Repeat word for word the stretch of the material from the line containing "From this photograph" through the end of the material.

begin

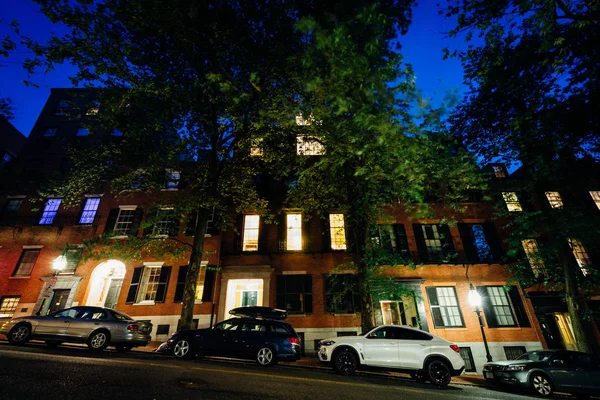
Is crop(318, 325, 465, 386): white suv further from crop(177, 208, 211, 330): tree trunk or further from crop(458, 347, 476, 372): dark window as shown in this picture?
crop(458, 347, 476, 372): dark window

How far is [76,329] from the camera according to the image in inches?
351

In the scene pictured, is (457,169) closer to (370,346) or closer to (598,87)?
(598,87)

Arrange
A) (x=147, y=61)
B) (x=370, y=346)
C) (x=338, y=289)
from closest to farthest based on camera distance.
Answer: (x=370, y=346) < (x=147, y=61) < (x=338, y=289)

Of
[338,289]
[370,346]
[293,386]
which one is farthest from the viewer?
[338,289]

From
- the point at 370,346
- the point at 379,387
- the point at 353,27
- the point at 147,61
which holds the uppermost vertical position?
the point at 147,61

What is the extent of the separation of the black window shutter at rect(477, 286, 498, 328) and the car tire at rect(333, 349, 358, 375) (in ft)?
34.5

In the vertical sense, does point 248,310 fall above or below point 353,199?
below

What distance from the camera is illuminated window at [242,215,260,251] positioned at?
1595 cm

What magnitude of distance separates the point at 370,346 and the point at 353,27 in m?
9.40

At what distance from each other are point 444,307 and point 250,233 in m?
12.0

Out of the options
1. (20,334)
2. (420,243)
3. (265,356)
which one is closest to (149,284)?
(20,334)

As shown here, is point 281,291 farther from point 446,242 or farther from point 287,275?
point 446,242

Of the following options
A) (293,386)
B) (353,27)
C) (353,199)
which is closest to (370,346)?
(293,386)

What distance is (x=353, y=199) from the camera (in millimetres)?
11969
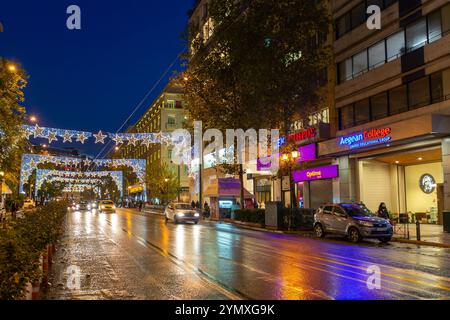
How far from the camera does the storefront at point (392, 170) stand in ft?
92.7

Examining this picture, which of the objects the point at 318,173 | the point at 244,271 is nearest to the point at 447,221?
the point at 318,173

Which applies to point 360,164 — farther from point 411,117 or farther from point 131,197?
point 131,197

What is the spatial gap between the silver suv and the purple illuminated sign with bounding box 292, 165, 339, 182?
38.2 ft

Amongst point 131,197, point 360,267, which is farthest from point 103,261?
point 131,197

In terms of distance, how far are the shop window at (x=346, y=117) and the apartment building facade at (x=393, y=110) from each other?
0.23ft

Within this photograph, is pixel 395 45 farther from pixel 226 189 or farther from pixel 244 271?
pixel 244 271

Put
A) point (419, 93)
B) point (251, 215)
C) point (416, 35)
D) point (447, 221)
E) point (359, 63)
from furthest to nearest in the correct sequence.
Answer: point (251, 215)
point (359, 63)
point (416, 35)
point (419, 93)
point (447, 221)

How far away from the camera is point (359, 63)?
109 feet

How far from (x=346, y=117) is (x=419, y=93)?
25.1 ft

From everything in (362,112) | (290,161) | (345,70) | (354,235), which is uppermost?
(345,70)

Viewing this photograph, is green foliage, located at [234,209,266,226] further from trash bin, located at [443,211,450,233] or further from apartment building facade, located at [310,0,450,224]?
trash bin, located at [443,211,450,233]

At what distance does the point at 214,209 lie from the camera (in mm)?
44375
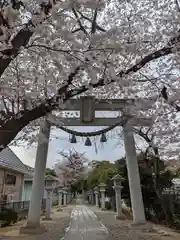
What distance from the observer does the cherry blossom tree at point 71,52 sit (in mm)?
2342

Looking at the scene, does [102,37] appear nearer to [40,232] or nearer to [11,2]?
[11,2]

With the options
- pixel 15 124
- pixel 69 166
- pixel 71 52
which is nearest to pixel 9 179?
pixel 15 124

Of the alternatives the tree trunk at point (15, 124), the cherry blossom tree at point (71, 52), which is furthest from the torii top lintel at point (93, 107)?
the tree trunk at point (15, 124)

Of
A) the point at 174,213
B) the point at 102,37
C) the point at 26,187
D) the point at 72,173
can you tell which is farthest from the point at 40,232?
the point at 72,173

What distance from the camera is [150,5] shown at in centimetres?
372

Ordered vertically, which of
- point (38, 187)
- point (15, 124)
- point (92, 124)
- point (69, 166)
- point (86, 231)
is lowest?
point (86, 231)

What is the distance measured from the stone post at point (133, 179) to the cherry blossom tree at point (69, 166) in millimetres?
15898

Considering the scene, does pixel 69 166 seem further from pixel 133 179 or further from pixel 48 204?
pixel 133 179

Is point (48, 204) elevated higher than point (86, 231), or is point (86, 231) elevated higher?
point (48, 204)

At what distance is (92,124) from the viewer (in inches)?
269

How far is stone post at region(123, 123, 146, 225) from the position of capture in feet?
21.6

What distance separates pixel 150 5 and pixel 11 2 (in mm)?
2426

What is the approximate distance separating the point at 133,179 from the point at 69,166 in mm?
19367

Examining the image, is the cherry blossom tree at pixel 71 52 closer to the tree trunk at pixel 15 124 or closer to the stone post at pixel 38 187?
the tree trunk at pixel 15 124
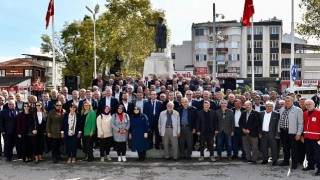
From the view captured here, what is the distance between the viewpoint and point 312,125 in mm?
9500

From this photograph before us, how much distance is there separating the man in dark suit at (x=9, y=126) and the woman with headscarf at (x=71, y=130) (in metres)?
1.63

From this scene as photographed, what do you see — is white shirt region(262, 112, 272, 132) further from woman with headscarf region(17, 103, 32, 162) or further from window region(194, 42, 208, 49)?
window region(194, 42, 208, 49)

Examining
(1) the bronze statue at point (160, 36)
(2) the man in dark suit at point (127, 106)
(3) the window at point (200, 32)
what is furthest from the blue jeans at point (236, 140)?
(3) the window at point (200, 32)

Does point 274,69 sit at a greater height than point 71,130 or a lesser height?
greater

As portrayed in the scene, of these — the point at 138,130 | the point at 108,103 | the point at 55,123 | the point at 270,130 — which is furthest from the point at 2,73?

end

Full solution |
From this photograph before us, how much distance is there separating the man in dark suit at (x=9, y=126) and the woman with headscarf at (x=71, y=130) (in metres)?
1.63

From this scene as photographed, what do you see — is white shirt region(262, 112, 272, 132) further from woman with headscarf region(17, 103, 32, 162) or further from window region(194, 42, 208, 49)?
window region(194, 42, 208, 49)

Examining
(1) the bronze statue at point (160, 36)
(2) the man in dark suit at point (127, 106)
(3) the window at point (200, 32)
what is furthest from the blue jeans at point (236, 140)?
(3) the window at point (200, 32)

Does point 274,69 sit at a greater height than point 71,130 or a lesser height?
greater

As portrayed in the scene, of these — the point at 138,130 | the point at 108,103 | the point at 55,123 | the point at 270,130 — which is furthest from the point at 2,73?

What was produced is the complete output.